Отца он нашел дома. Старик сидел за столом, покрытым чистым полотном. Посуда после завтрака стояла на лавке, где вот уже второй день Виричевы ели, поскольку стол был отдан часам, да и все в доме было подчинено этой важной работе Виричева-старшего: не отвлекали его вопросами, не спрашивали, кормлена ли лошадь, да и сами ели кое-как, а Алешка и вовсе бегал голодным: схватит кусок – и на улицу.
Часы стояли перед Жданом Иванычем и были открыты.
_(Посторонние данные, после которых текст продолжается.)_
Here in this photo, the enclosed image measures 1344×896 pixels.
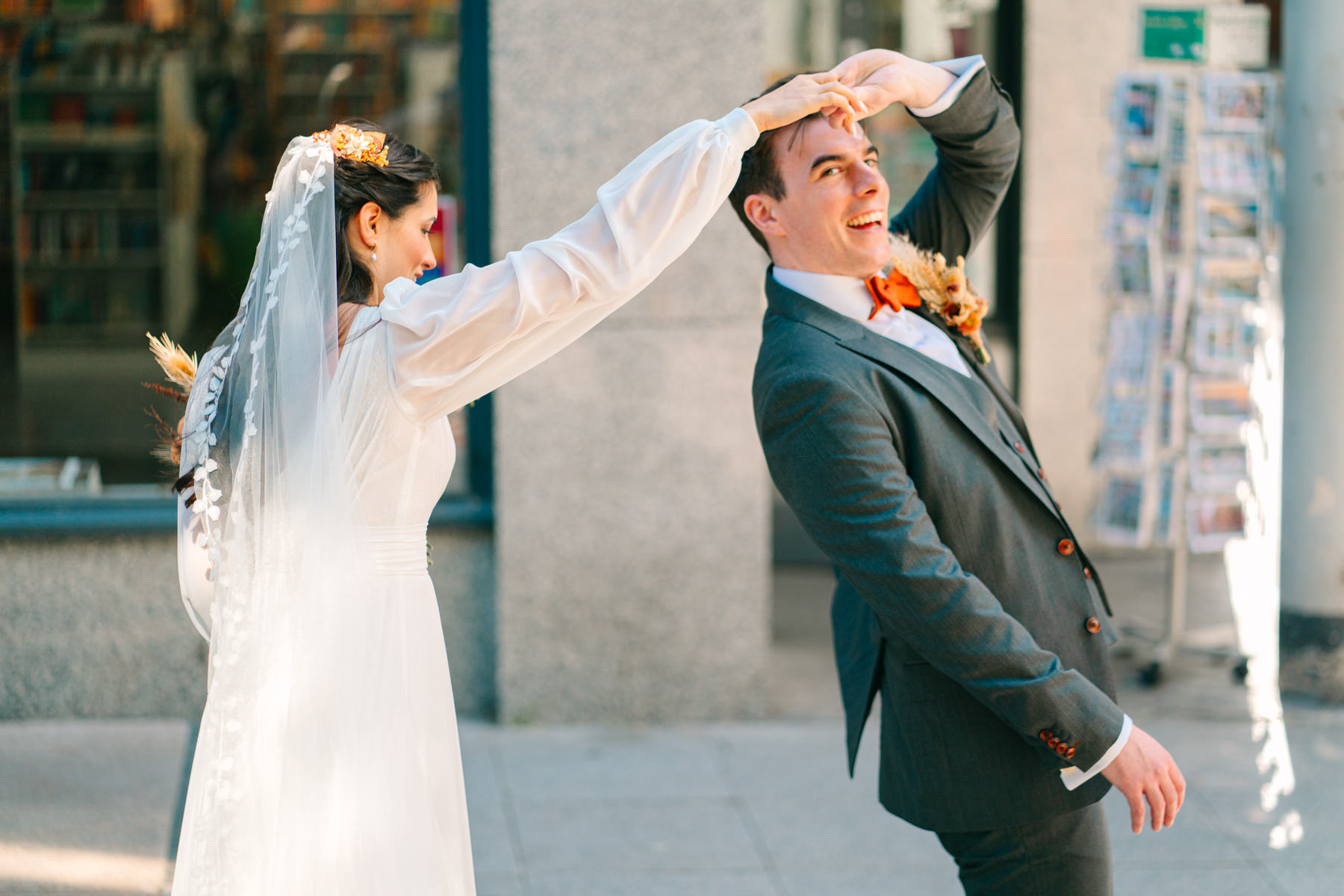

Жарким комочком солнца метался внизу золоченый маятник, издавая четкий сухой стук.
– А вот и я! – весело сказал Шумила, прихлопнув дверь, но тут же ее приотворил: душно было в избе.
Ждан Иваныч не оторвался от дела, хотя должен был услышать, что кто-то вошел. Он шлифовал просверленное в какой-то непонятной детали отверстие, то и дело примерял к нему шпильку. По всему было видно, что он забыл и про указ, и про еду (вчерашний горшок овсяной каши так и стоял нетронутый), и даже про время и про себя. Волосы его, осыпанные остывшей окалиной, прилипли к вискам. Рубаха была расстегнута на груди. Легонько подрагивал литой серебряный крест на потемневшем от пота гайтане.
– Указ говорен был, – сказал Шумила, полагая, что старик заметил его.
Ждан Иваныч оглянулся на голос, на миг выразил не то радость, не то удивление, что сын тут, и снова отдался занятию делом.
«А глаза-то, а глаза-то – как у пчёлкинского сына Илюхи! Такие же потерянные, сквозь человека зрят…» – подумал Шумила и продолжал громче:
– Царь ноне за всякие посулы кнутом править велит и тех, кто берет, а наипаче – кто дает, дабы неповадно было. Слышь?
Ждан Иваныч снова повернулся к сыну, но в лице старика ничего не дрогнуло, не изменилось, а глаза, по-прежнему отрешенные, смотрели теперь куда-то мимо.
«Как порченой, – в полуиспуге ухмыльнулся Шумила. – Смудрил, видать, чего-то…»
– Вспоможенье надо или нет? – спросил он.
– Ступай, ступай, я сам!
– Я возьму два алтына? – спросил Шумила нерешительно, зная, что с деньгами худо, что с товаром еще не выходили в ряды ни разу за эту весну. Но такой уж нынче подвернулся день, что не усидеть дома. – Алтына, говорю, два… Тять, а тять, слышь?
Отец не ответил.
Шумила помялся, подошел к красному углу, протянул руку и достал из-за божницы тряпицу.
– Я только два алтына, – сказал он виновато. – Завтра освободим кузницу, продадим товар – вот и рубли поведутся.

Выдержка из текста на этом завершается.